If you set roc = F you’ll see a bar chart showing how often each of the possible cues was used in trees. This gives you an indication of how important each cue is. For example, if a cue is used in >95% of simulations, this suggests that the cue is a consistently good predictor of the criterion across a wide range of training samples.
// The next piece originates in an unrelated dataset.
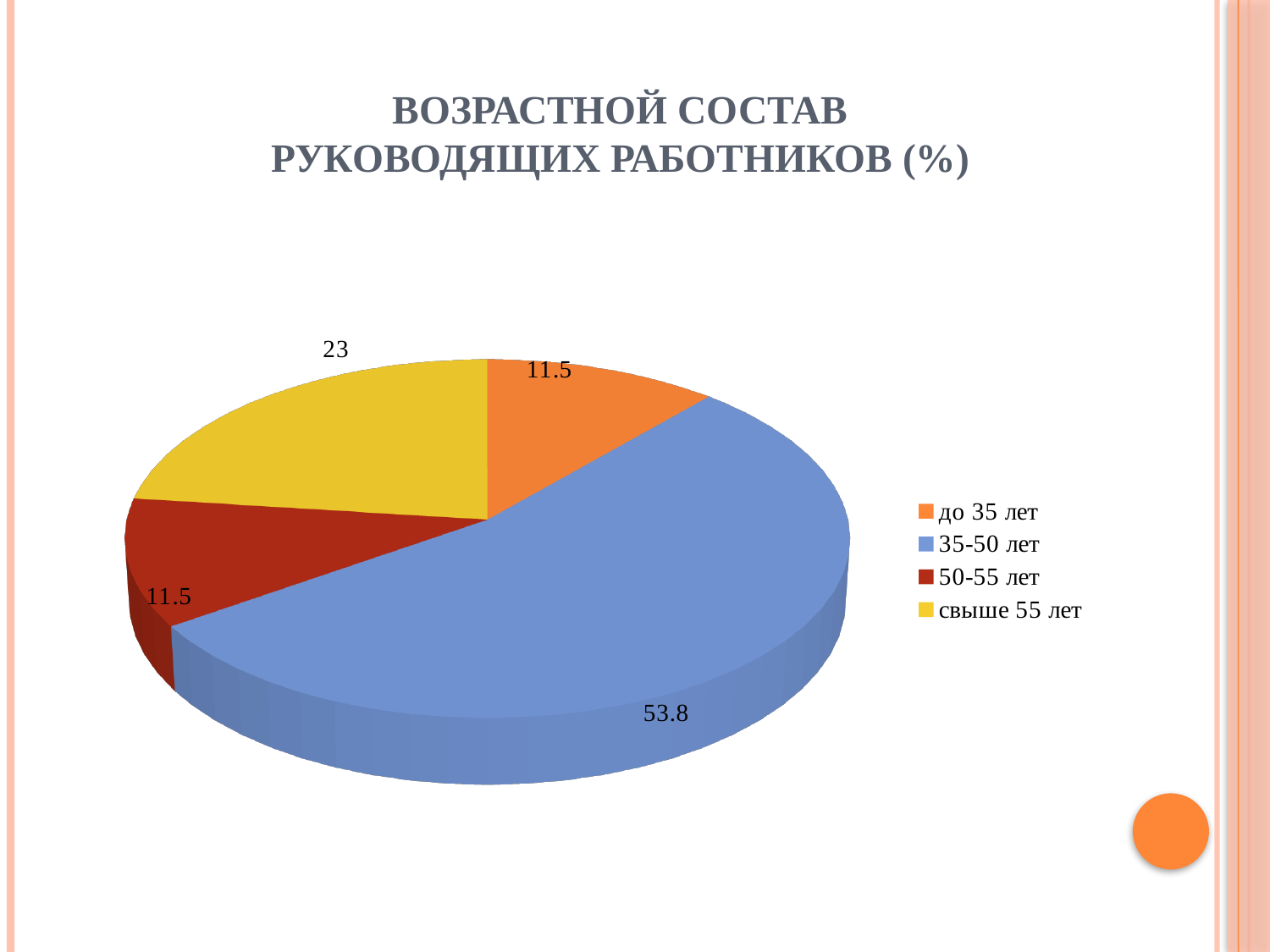
How many categories does the pie chart have? 4 What is the difference between the values for "свыше 55 лет" and "до 35 лет"? 11.5 Which is larger, the value for "35-50 лет" or the value for "свыше 55 лет"? 35-50 лет What is the value for the category "50-55 лет"? 11.5 Which colour represents the category "свыше 55 лет" in the legend? yellow What is the title of the chart? ВОЗРАСТНОЙ СОСТАВ РУКОВОДЯЩИХ РАБОТНИКОВ (%) Which age category has the largest slice of the pie? 35-50 лет What is the value for the category "35-50 лет"? 53.8 What kind of chart is shown on the slide? pie chart What is the value for the category "свыше 55 лет"? 23 What is the difference between the values for "35-50 лет" and "свыше 55 лет"? 30.8 What is the value for the category "до 35 лет"? 11.5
simfftplot(bcancer.fft.sim,
roc = F
)If you set roc = T, you’ll see a distribution of hit-rates and false-alarm rates for trees across all simulations. You can also specify which data (training or test) to display with which.data.
Here, we can see the distribution of HR and FAR for the training data:
simfftplot(bcancer.fft.sim,
roc = T,
which.data = "train"
)Now let’s do the testing data. We should expect the trees to do a bit worse here:
simfftplot(bcancer.fft.sim,
roc = T,
which.data = "test"
)To add curves for CART and Logistic Regression by including the arguments lr = T and cart = T. Let’s look at the performance of CART and LR compared to the trees for the training data:
simfftplot(bcancer.fft.sim,
roc = T,
lr = T,
cart = T,
which.data = "train"
)It looks like LR dominated both CART and FFTs for the training data (in fact, for this simulation, LR always gave a perfect fit). Now let’s look at the test data:
simfftplot(bcancer.fft.sim,
roc = T,
lr = T,
cart = T,
which.data = "test"
)Here, we can see that for the testing data, all three algorithms performed similarly well.